顔料分散液(M−1)100重量部、(C)アルカリ可溶性樹脂として樹脂溶液(C−1)10重量部(固形分換算)、(D)多官能性単量体としてジペンタエリスリトールヘキサアクリレート15重量部、(E)光重合開始剤として2−ベンジル−2−ジメチルアミノ−1−(4−モルフォリノフェニル)ブタン−1−オン4重量部と4’−ビス(ジエチルアミノ)ベンゾフェノン1重量部、および溶媒としてプロピレングリコールモノメチルエーテルアセテートを混合して、固形分濃度25%の液状組成物(S−1)を調製した。液状組成物(S−1)において、着色剤の含有量は、全固形分中30.6重量%である。
液状組成物(S−1)について、下記の手順にしたがって、画素パターンを形成して評価を行った。評価結果を表2に示す。
液状組成物(S−1)を、表面にナトリウムイオンの溶出を防止するSiO2 膜が形成されたソーダガラス基板上に、スピンコーターを用いて回転数を変量して3枚塗布したのち、90℃のホットプレートで4分間プレベークを行って、膜厚の異なる3枚の塗膜を形成した。

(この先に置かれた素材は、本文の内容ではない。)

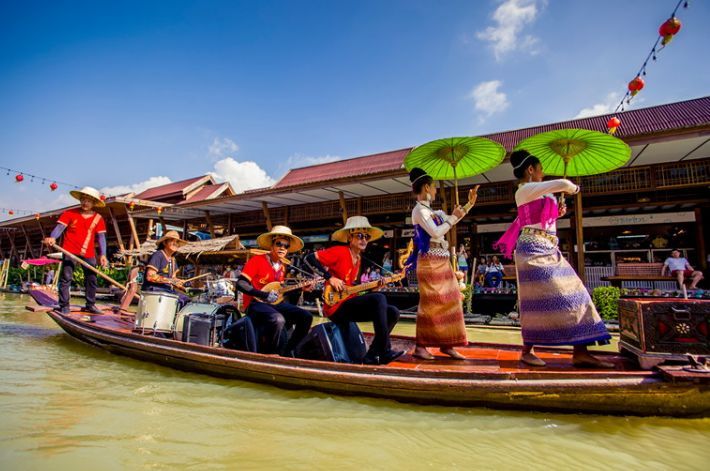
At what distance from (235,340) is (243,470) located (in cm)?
215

次いで、これらの基板を室温に冷却したのち、高圧水銀ランプを用い、フォトマスクを介して、塗膜に365nm、405nmおよび436nmの各波長を含む放射線を400J/m2 の露光量で露光した。その後、これらの基板に対して23℃の0.04重量%水酸化カリウム水溶液からなる現像液を現像圧1kgf/cm2 (ノズル径1mm)で吐出することにより、シャワー現像を行ったのち、さらに220℃で30分間ポストベークを行って、基板上に200×200μmの赤色ドットパターンを形成した。

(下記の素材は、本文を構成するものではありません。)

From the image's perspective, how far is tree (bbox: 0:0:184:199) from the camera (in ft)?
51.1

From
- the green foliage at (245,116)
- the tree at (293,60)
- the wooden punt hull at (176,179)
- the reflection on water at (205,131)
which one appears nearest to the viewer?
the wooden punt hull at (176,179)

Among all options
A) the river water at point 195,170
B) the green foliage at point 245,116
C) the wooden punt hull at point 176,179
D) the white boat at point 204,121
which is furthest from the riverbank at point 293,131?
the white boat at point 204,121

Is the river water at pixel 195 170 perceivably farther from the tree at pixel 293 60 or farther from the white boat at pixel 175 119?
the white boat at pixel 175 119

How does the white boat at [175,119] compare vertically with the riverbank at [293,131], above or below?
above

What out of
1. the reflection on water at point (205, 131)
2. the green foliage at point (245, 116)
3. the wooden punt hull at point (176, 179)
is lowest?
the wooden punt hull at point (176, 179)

得られた赤色ドットパターンについて、カラーアナライザー(大塚電子(株)製MCPD2000)を用い、C光源、2度視野にて、CIE表色系における色度座標値(x,y)及び刺激値(Y)を測定した。測定結果より、一定の色度座標値xでの色度座標値yおよび刺激値(Y)を求めた。評価結果を表2に示す。Y値が大きいほど光透過率(輝度)が高いことを示す。
液状組成物(S−1)を、表面にナトリウムイオンの溶出を防止するSiO2膜が形成された直径4インチのソーダガラス基板上に、スピンコートしたのち、80℃のクリーンオーブン内で10分間プレベークを行って基板上に3.0μmの塗膜を形成した。

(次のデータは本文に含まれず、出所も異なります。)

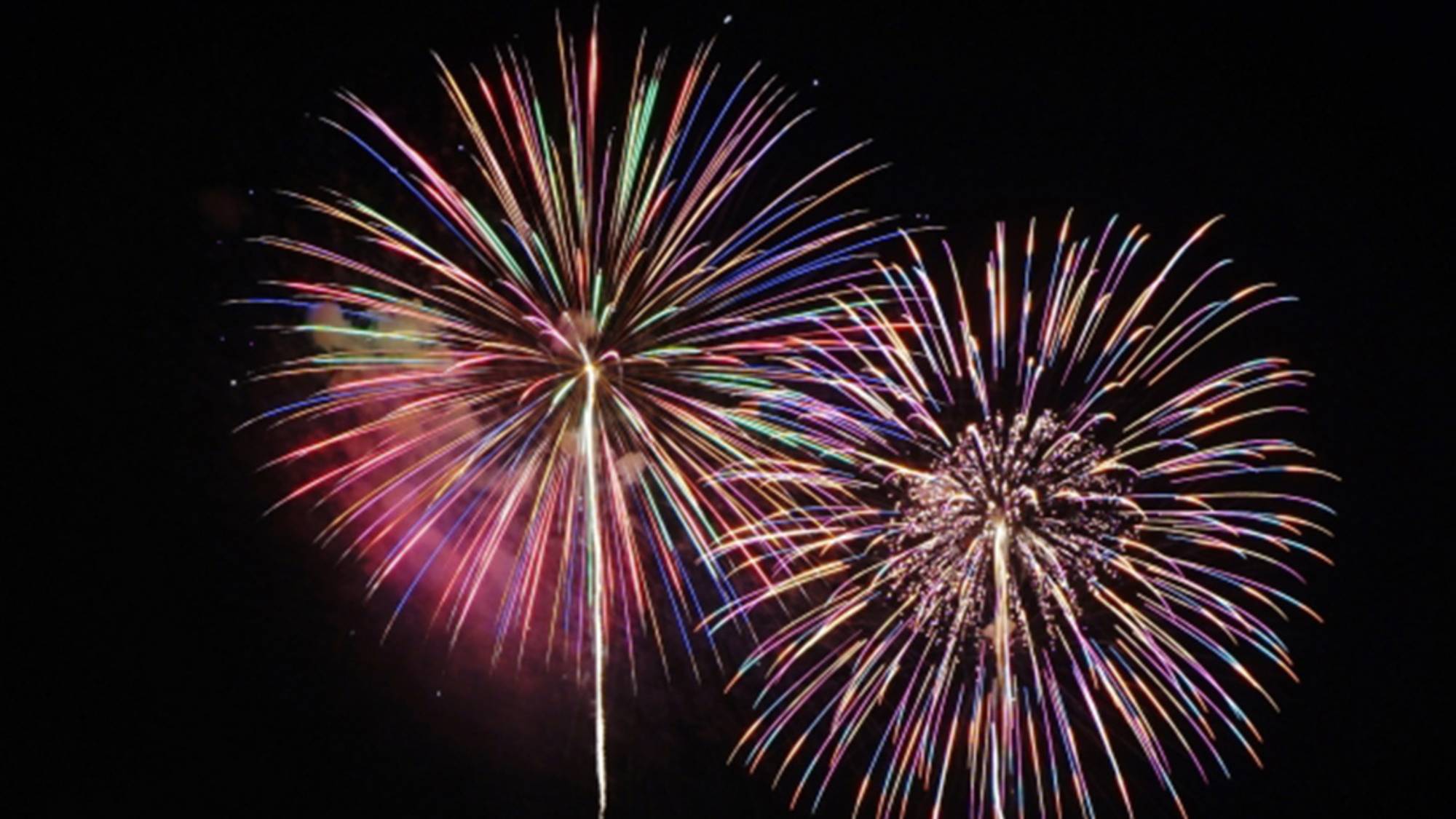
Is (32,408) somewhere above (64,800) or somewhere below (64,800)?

次いで、この基板を、0.04重量%水酸化カリウム水溶液からなる現像液1000cc中に浸漬すると共に該現像液をゆるやかに撹拌し、塗膜が完全に溶解するのに要する時間を測定した。その結果、塗膜が完全に溶解するのに要した時間が50秒未満であった場合を○、50秒以上100秒未満であった場合を△、100秒以上であった場合を×とした。評価結果を表2に示す。
実施例1において、顔料分散液を表2に示すように変更した以外は実施例1と同様にして、液状組成物(S−2)〜(S−12)を調製した。
次いで、液状組成物(S−1)に代えてそれぞれ液状組成物(S−2)〜(S−12)を用いた以外は、実施例1と同様にして評価を行った。結果を表2に示す。
Claims (5)
- (A)着色剤、(B)分散剤、(C)アルカリ可溶性樹脂、(D)多官能性単量体、並びに(E)光重合開始剤を含有する着色層形成用感放射線性組成物であって、(A)着色剤としてC.I.ピグメントオレンジ38を含有し、(B)分散剤としてカチオン性櫛型グラフトポリマーを含有することを特徴とする赤色カラーフィルタ用感放射線性組成物。
- カチオン性櫛型グラフトポリマーの酸価が1〜80mgKOH/gである請求項1に記載の感放射線性組成物。
- (A)着色剤の含有量が全固形分中30〜60重量%である請求項1または2に記載の感放射線性組成物。
- 請求項1〜3に記載の感放射線性組成物を用いて形成された着色層を備えてなるカラーフィルタ。
- 請求項4に記載のカラーフィルタを具備するカラー液晶表示素子。